Problem set:
**a.** In the breast carcinoma chemotherapy abstract, how many healthy volunteers took part in the study?
**b.** Edit the breast carcinoma chemotherapy abstract, taking everything from "Background: In this" down to "protein mass profiles." and putting "healthy controls" wherever "healthy women" appears.
**c.** Resume the breast carcinoma chemotherapy abstract after its last sentence.

Background: In this study, proteomic changes were examined in response to paclitaxel chemotherapy or 5-fluorouracil, doxorubicin, and cyclophosphamide (FAC) chemotherapy in plasma from patients with Stage I-III breast carcinoma. The authors also compared the plasma profiles of patients with cancer with the plasma profiles of healthy women to identify breast carcinoma-associated protein markers.
Methods: Sixty-nine patients and 15 healthy volunteers participated in the study. Plasma was sampled on Day 0 before chemotherapy and on Day 3 posttreatment in the 69 patients or 3 days apart in the 15 healthy women. Twenty-nine patients received preoperative chemotherapy, and 40 received postoperative chemotherapy. Surface-enhanced laser desorption/ionization mass spectrometry was used to generate protein mass profiles.

Data listing:
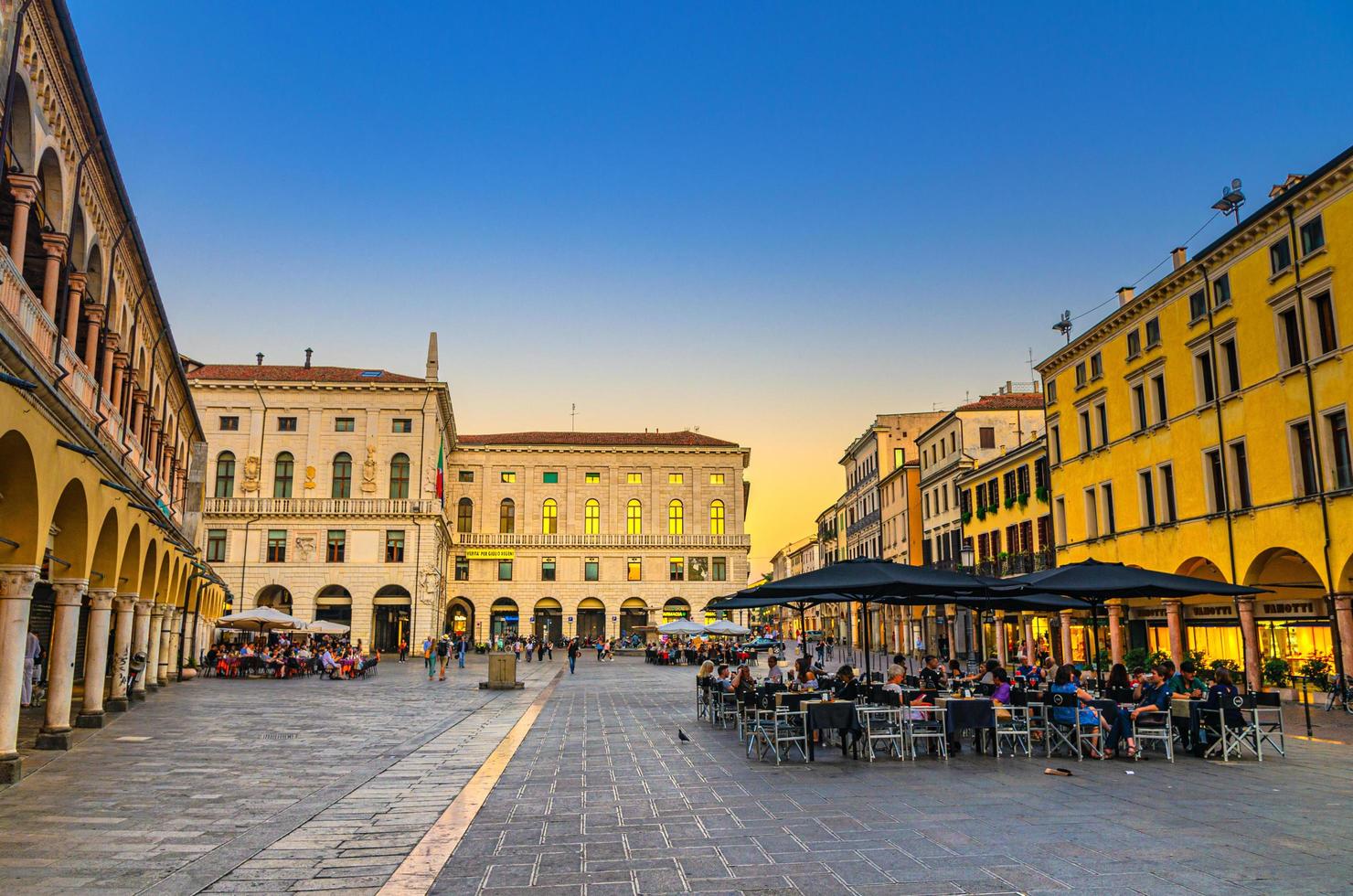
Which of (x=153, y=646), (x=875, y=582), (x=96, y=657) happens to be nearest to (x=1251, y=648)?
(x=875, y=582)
...
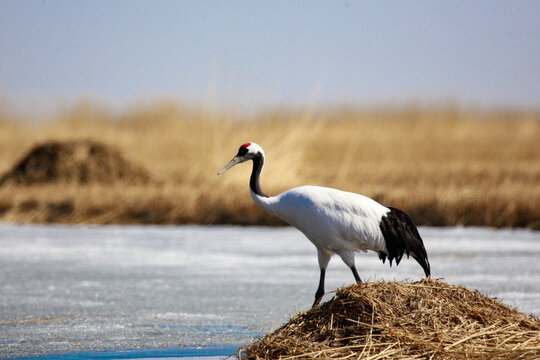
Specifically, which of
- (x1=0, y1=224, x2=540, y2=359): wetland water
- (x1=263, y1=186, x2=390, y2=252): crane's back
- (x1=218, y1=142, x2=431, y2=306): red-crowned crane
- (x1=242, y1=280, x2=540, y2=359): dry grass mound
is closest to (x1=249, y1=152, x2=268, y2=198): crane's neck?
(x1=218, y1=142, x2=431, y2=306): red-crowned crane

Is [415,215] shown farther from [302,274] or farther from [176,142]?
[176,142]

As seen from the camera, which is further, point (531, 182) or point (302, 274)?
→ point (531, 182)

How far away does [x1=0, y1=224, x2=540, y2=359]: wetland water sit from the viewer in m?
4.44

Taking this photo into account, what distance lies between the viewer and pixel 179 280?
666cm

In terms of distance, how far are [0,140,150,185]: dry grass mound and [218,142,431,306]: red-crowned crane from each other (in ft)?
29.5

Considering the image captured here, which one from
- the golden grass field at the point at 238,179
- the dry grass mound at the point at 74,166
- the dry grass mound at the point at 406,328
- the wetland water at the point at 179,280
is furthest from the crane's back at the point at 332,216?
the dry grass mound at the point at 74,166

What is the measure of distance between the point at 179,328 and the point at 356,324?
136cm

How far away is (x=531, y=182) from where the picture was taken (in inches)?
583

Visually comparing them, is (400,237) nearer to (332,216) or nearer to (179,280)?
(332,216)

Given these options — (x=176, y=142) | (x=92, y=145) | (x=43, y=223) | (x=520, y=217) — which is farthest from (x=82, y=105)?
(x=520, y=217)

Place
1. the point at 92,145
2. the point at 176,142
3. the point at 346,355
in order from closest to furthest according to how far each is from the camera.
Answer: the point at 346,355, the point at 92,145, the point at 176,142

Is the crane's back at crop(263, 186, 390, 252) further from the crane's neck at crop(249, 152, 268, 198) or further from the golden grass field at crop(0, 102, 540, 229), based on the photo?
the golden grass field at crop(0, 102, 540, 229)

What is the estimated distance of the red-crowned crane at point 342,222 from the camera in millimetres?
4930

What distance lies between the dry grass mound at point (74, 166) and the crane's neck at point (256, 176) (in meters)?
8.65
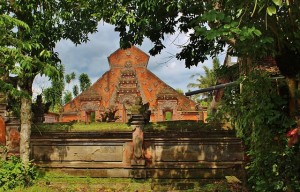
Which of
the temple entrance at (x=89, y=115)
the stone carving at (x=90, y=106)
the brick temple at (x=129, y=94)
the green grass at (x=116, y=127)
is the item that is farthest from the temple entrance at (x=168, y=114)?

Results of the exercise:
**a.** 15 healthy volunteers took part.

**b.**
Background: In this study, proteomic changes were examined in response to paclitaxel chemotherapy or 5-fluorouracil, doxorubicin, and cyclophosphamide (FAC) chemotherapy in plasma from patients with Stage I-III breast carcinoma. The authors also compared the plasma profiles of patients with cancer with the plasma profiles of healthy controls to identify breast carcinoma-associated protein markers.
Methods: Sixty-nine patients and 15 healthy volunteers participated in the study. Plasma was sampled on Day 0 before chemotherapy and on Day 3 posttreatment in the 69 patients or 3 days apart in the 15 healthy controls. Twenty-nine patients received preoperative chemotherapy, and 40 received postoperative chemotherapy. Surface-enhanced laser desorption/ionization mass spectrometry was used to generate protein mass profiles.

**c.**
Results: Few changes were observed in plasma during treatment. Only 1 protein peak was identified (mass/charge ratio [m/z], 2790) that was induced by paclitaxel and, to a lesser extent, by FAC chemotherapy. This proteomic response was detectable in 80% of patients who were treated preoperatively but also was present with lesser intensity in approximately 40% of patients treated postoperatively. There was no clear correlation between induction of m/z 2790 during a single course of treatment and final tumor response to preoperative chemotherapy. Five other peaks also were identified that discriminated between plasma from patients with breast carcinoma and plasma from normal women. These same peaks also were detectable in a subset of patients who already had undergone surgery to remove their tumors.
Conclusions: A single chemotherapy-inducible SELDI-MS peak and five other peaks that distinguished plasma obtained from patients with breast carcinoma from plasma obtained from normal, healthy women were identified. The (as yet unsequenced) proteins represented by these peaks are candidate markers of micrometastatic disease after surgery.